He says, All arts are capable of duende

but where it finds greatest range … is in music, dance, and spoken poetry, for these
arts require a living body to interpret them ….
Poet Laureate Tracy K. Smith
reviewing Lorca, says: We write poems in order to engage in the perilous yet
necessary struggle to inhabit ourselves—our real selves, the ones we barely

recognize—more completely. It is then that the duende beckons, promising
to impart “something newly created, like a miracle.”

Today, Calo Gitano will celebrate flamenco, together with the poetry of Lorca
and Rafael de Leon: a weaving of words, music, and dance that will reach

outward and upward as well as downward and inward like a tree that roots
and climbs and blinds us with its beauty—the main difference between them
being pace. Trees grow so slowly we can see them move only when breezes blow
or animals shake their branches. Alive with flamenco, the human body moves

so fast it burns: fiery footstamping, hands clapping, fingers snapping, eyes lowering and
then the gathering gaze that rides above striking costumes moving, to wrest from
heart and soul the mire’s mystery: duende, that makes of passion a miracle of real people
whose lives matter to themselves, to each other, and to the world beyond, within.
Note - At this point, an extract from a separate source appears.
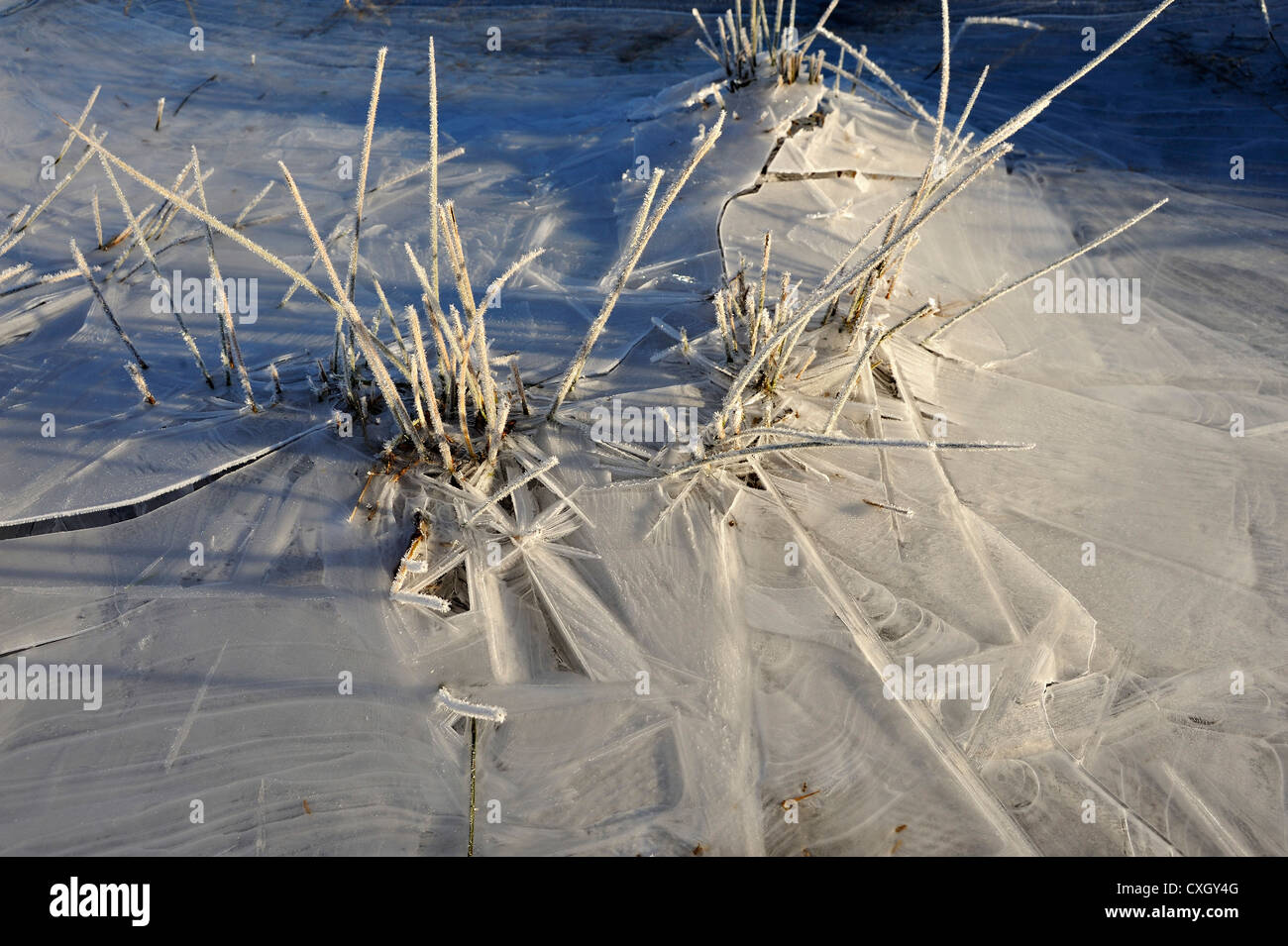 Frozen grasses and thin ice in a flooded field create pattern and texture, Killin, Scotland - Stock Image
Ah, Lorca! Your life will always matter. We think now of your disappearance in 1936
at the age of 38, body never to be found, though Franco is reported to have
said you “died while mixing with the rebels,” (how quietly the language of tyranny
creeps into public speech). But your death, like your life, was no accident.

In sealing your fate, they released your power. Your bones lie somewhere still unknown
but your genius runs free in the body and blood of your poetry. Leonard Cohen
caught and channeled your flow forever into song, long before he died last autumn
leaving his legacy in the wabi-sabi bowl where your light shines along with his.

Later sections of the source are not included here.